*** Data for this task ***

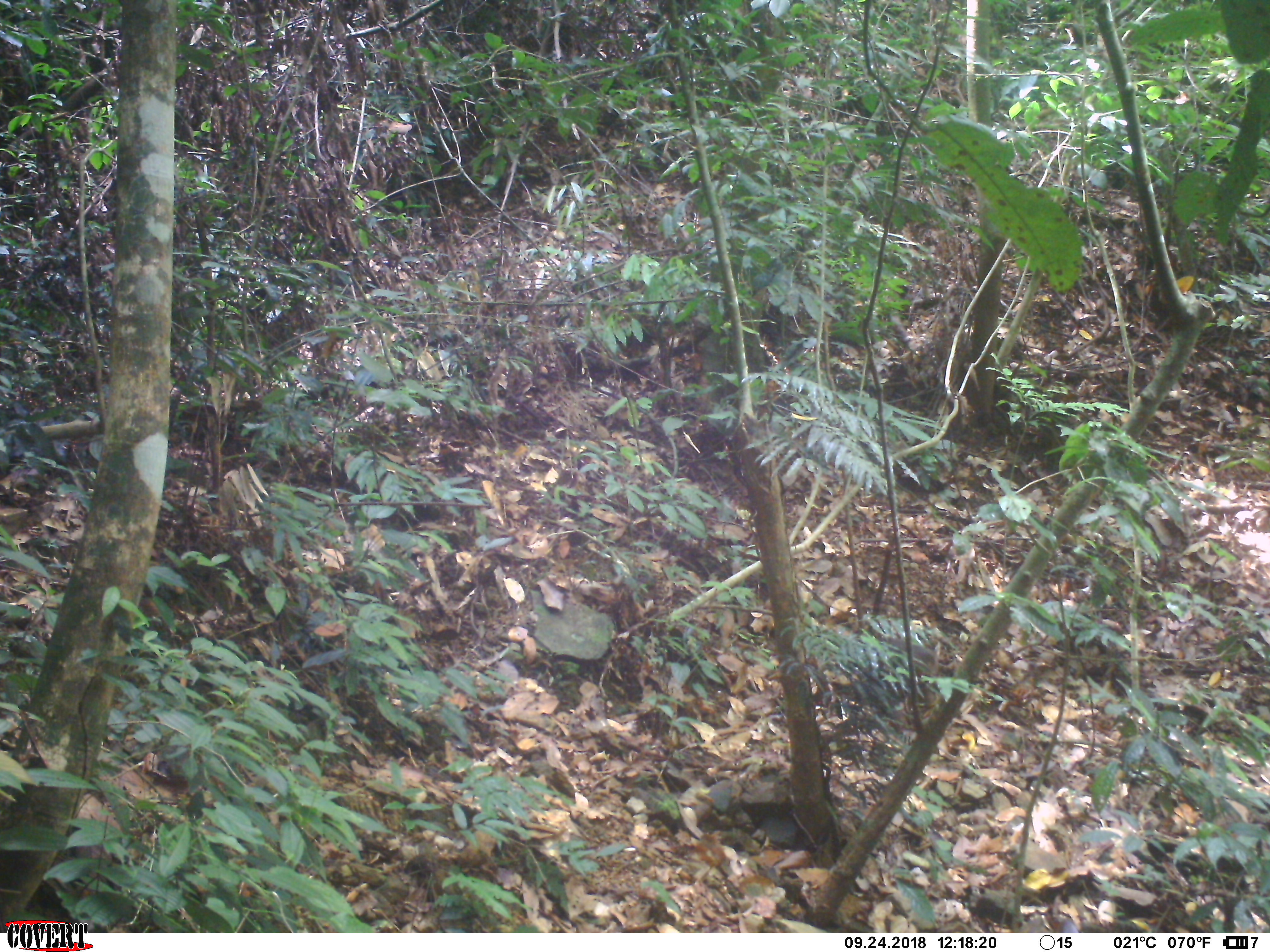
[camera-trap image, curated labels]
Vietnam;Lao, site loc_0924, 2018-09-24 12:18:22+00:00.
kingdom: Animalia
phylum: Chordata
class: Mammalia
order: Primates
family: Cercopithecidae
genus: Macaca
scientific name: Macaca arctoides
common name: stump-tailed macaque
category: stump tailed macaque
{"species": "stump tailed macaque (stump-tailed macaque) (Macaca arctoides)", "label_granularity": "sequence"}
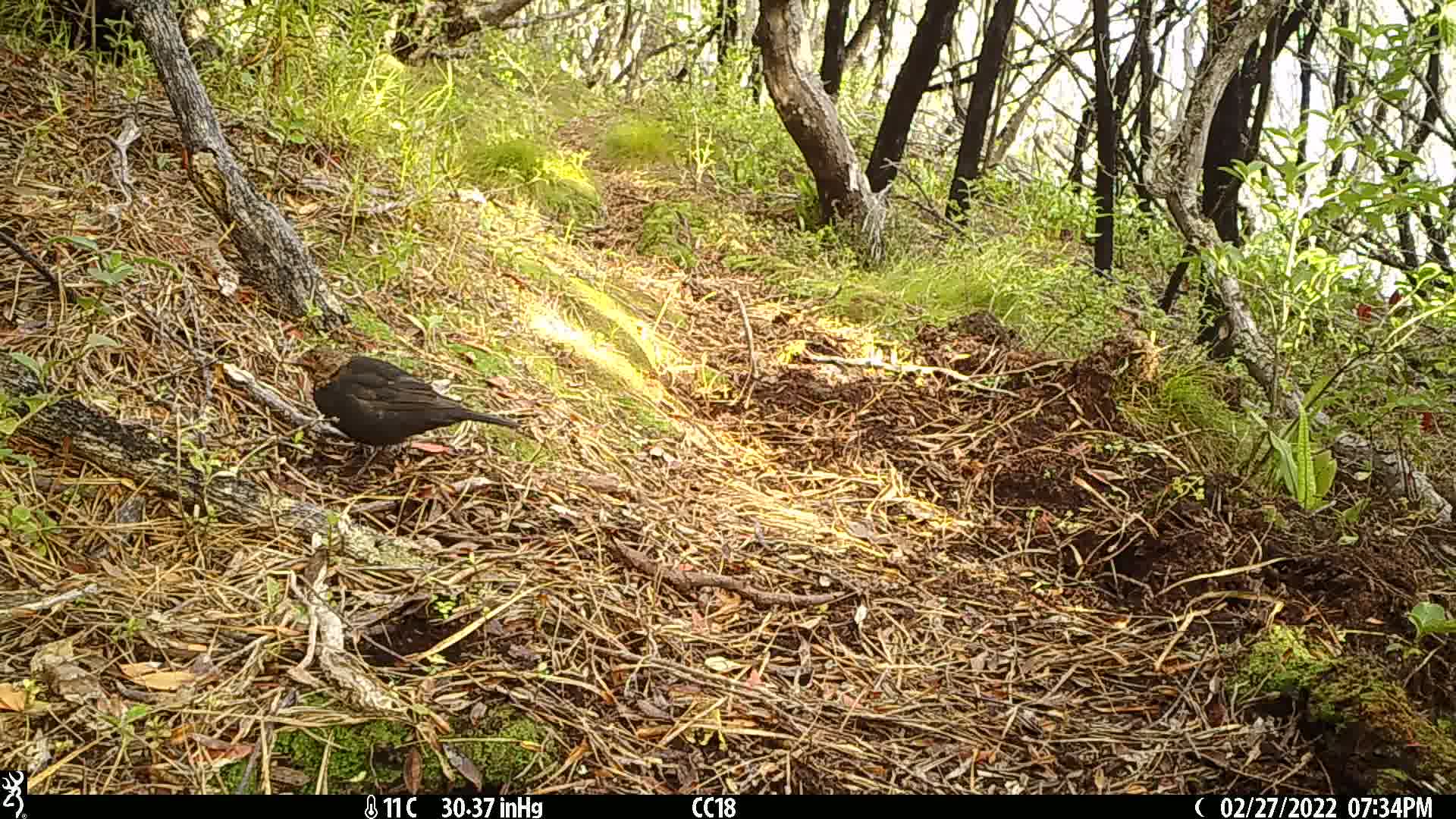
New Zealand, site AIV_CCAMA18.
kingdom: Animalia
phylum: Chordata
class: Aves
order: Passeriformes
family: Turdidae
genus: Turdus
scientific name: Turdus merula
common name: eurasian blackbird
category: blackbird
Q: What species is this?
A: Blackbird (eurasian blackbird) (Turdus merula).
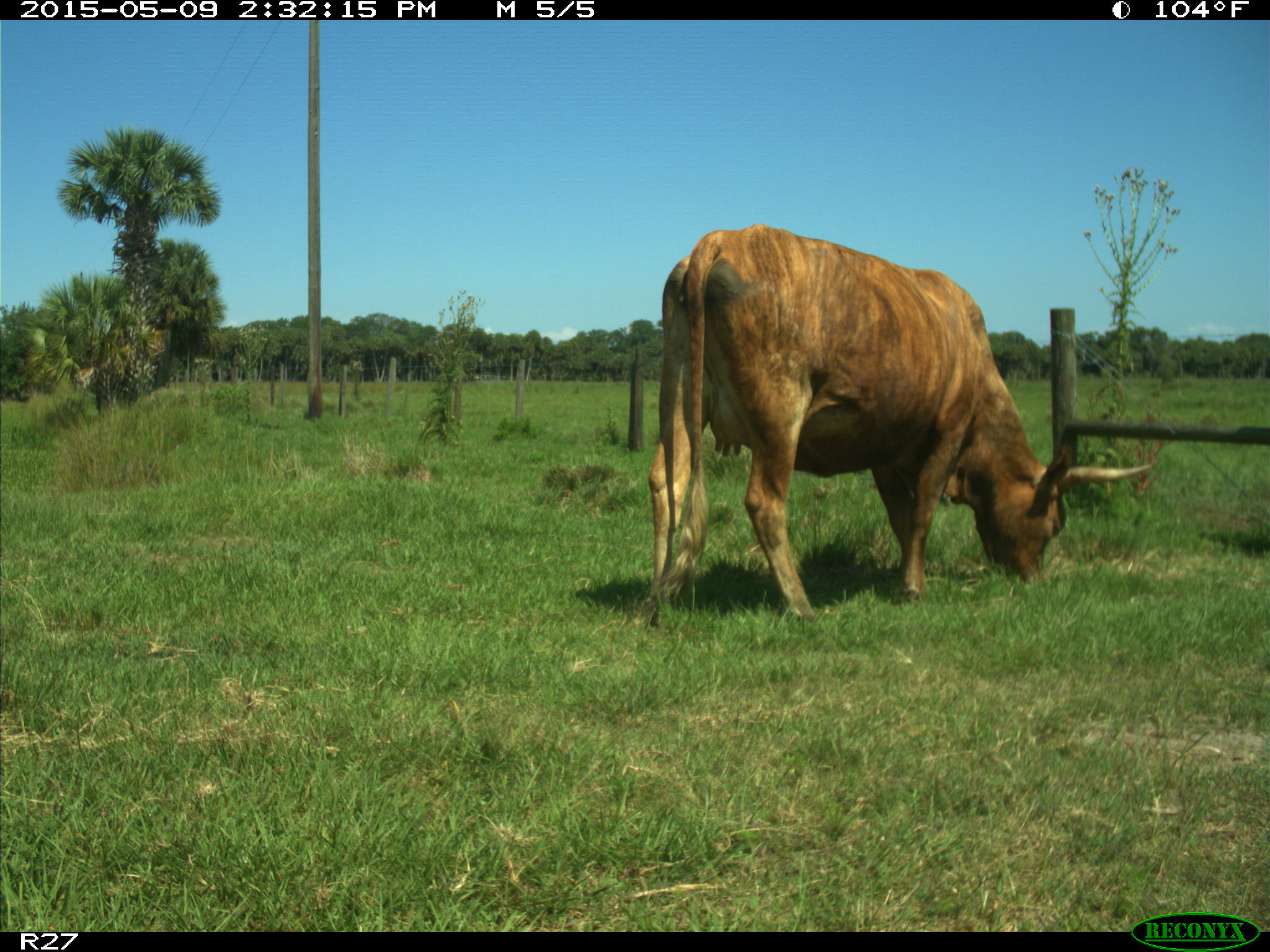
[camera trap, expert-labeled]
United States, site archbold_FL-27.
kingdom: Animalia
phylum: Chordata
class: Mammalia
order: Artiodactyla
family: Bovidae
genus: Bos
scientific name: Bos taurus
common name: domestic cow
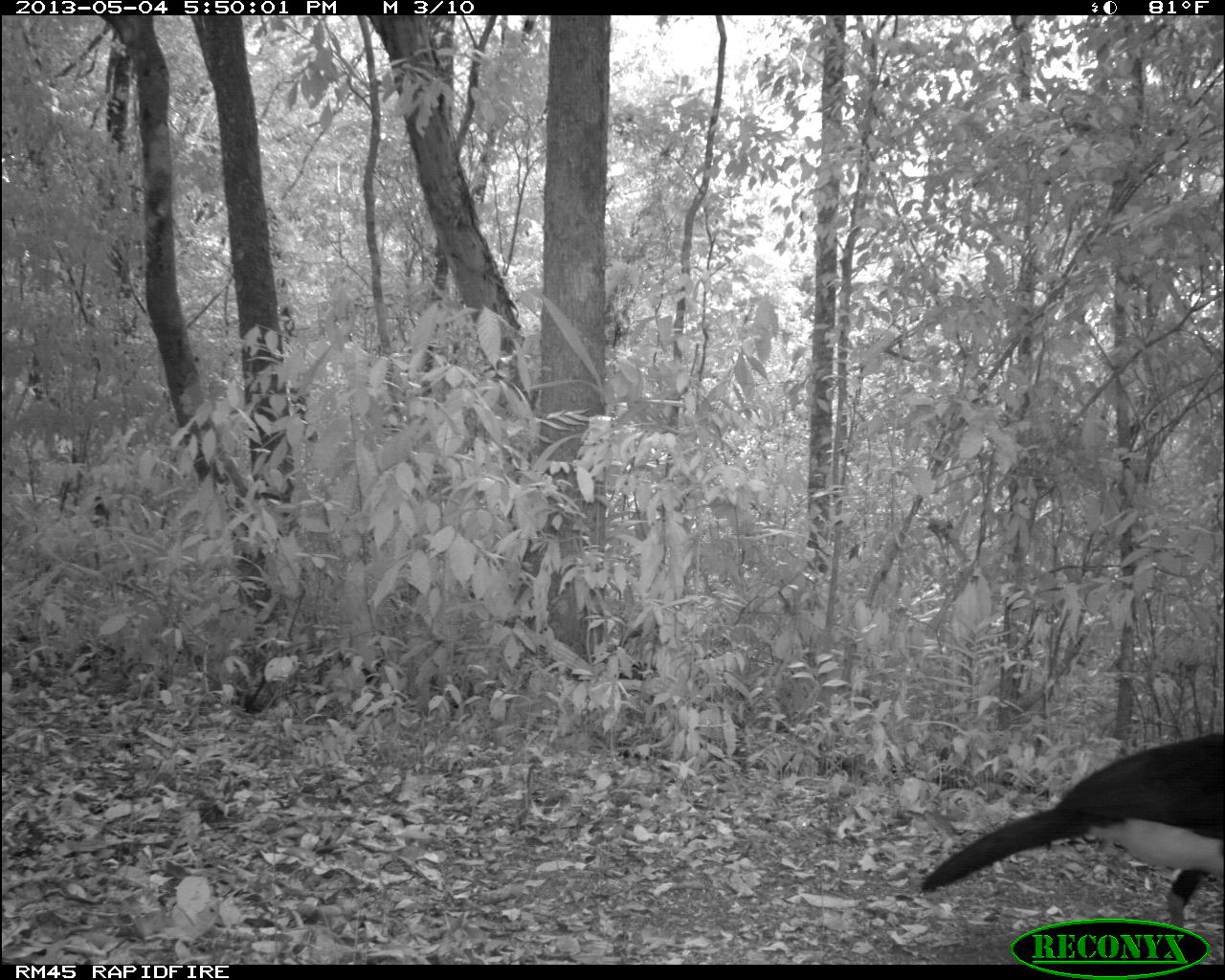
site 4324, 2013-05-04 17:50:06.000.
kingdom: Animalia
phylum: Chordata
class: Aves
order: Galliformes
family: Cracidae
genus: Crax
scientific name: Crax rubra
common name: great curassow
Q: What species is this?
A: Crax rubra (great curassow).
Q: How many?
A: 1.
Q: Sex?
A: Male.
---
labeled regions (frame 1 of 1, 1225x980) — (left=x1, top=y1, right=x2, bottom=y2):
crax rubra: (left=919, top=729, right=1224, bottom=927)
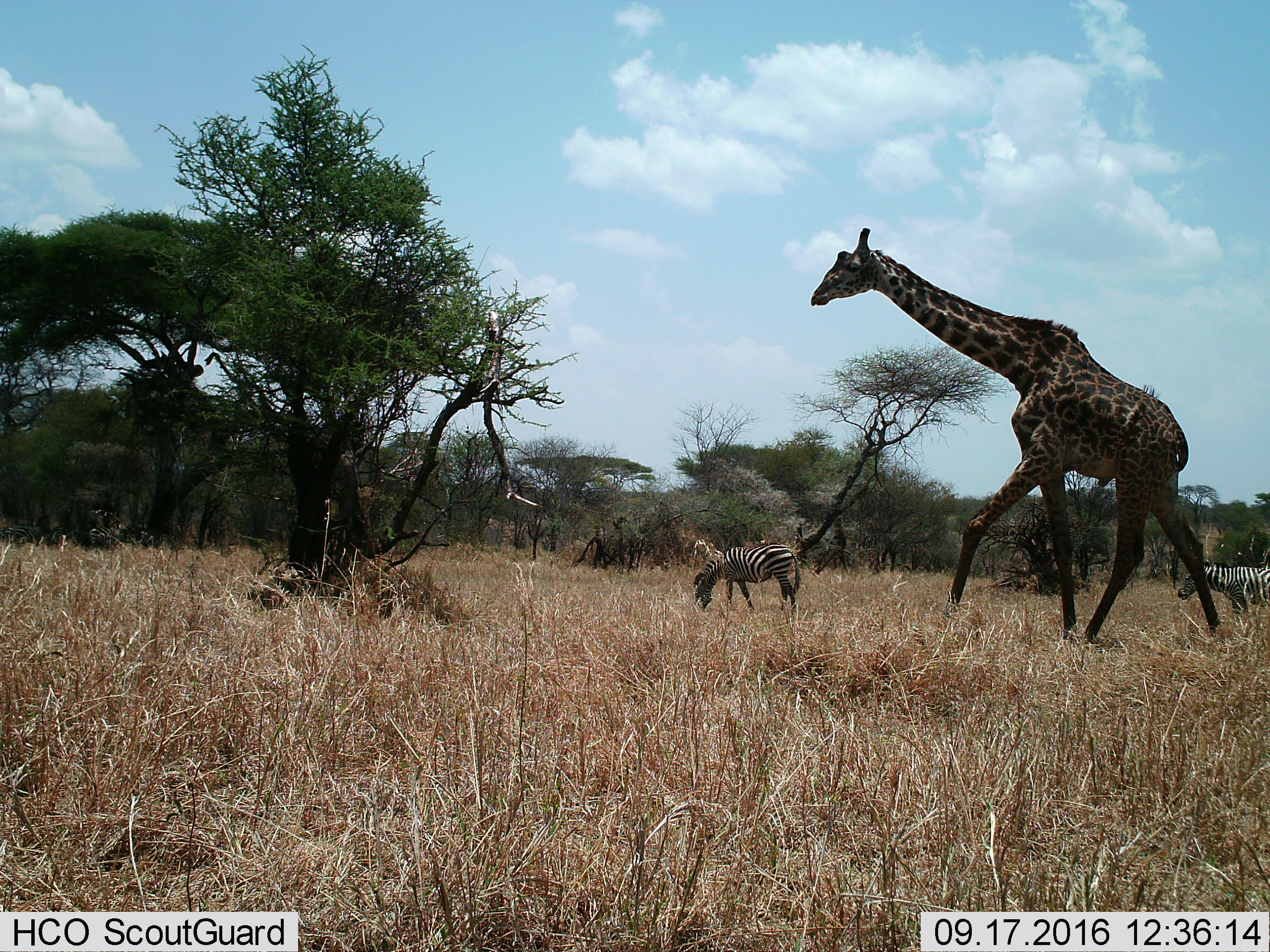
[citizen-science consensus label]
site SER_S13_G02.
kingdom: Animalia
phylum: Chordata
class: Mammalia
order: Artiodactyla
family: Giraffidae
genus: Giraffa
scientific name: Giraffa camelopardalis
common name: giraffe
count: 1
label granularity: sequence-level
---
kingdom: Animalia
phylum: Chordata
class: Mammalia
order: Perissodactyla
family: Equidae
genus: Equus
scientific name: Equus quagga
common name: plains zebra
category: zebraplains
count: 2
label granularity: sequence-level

*** End of Data for this task ***

# [Problem statement]
All entries must be written out again exactly as given, with no pictures in the copy.

# [Completed exercise]
[camera-trap image, curated labels]
Vietnam;Lao, site loc_0924, 2018-09-24 12:18:22+00:00.
kingdom: Animalia
phylum: Chordata
class: Mammalia
order: Primates
family: Cercopithecidae
genus: Macaca
scientific name: Macaca arctoides
common name: stump-tailed macaque
category: stump tailed macaque
{"species": "stump tailed macaque (stump-tailed macaque) (Macaca arctoides)", "label_granularity": "sequence"}
New Zealand, site AIV_CCAMA18.
kingdom: Animalia
phylum: Chordata
class: Aves
order: Passeriformes
family: Turdidae
genus: Turdus
scientific name: Turdus merula
common name: eurasian blackbird
category: blackbird
Q: What species is this?
A: Blackbird (eurasian blackbird) (Turdus merula).
[camera trap, expert-labeled]
United States, site archbold_FL-27.
kingdom: Animalia
phylum: Chordata
class: Mammalia
order: Artiodactyla
family: Bovidae
genus: Bos
scientific name: Bos taurus
common name: domestic cow
site 4324, 2013-05-04 17:50:06.000.
kingdom: Animalia
phylum: Chordata
class: Aves
order: Galliformes
family: Cracidae
genus: Crax
scientific name: Crax rubra
common name: great curassow
Q: What species is this?
A: Crax rubra (great curassow).
Q: How many?
A: 1.
Q: Sex?
A: Male.
---
labeled regions (frame 1 of 1, 1225x980) — (left=x1, top=y1, right=x2, bottom=y2):
crax rubra: (left=919, top=729, right=1224, bottom=927)
[citizen-science consensus label]
site SER_S13_G02.
kingdom: Animalia
phylum: Chordata
class: Mammalia
order: Artiodactyla
family: Giraffidae
genus: Giraffa
scientific name: Giraffa camelopardalis
common name: giraffe
count: 1
label granularity: sequence-level
---
kingdom: Animalia
phylum: Chordata
class: Mammalia
order: Perissodactyla
family: Equidae
genus: Equus
scientific name: Equus quagga
common name: plains zebra
category: zebraplains
count: 2
label granularity: sequence-level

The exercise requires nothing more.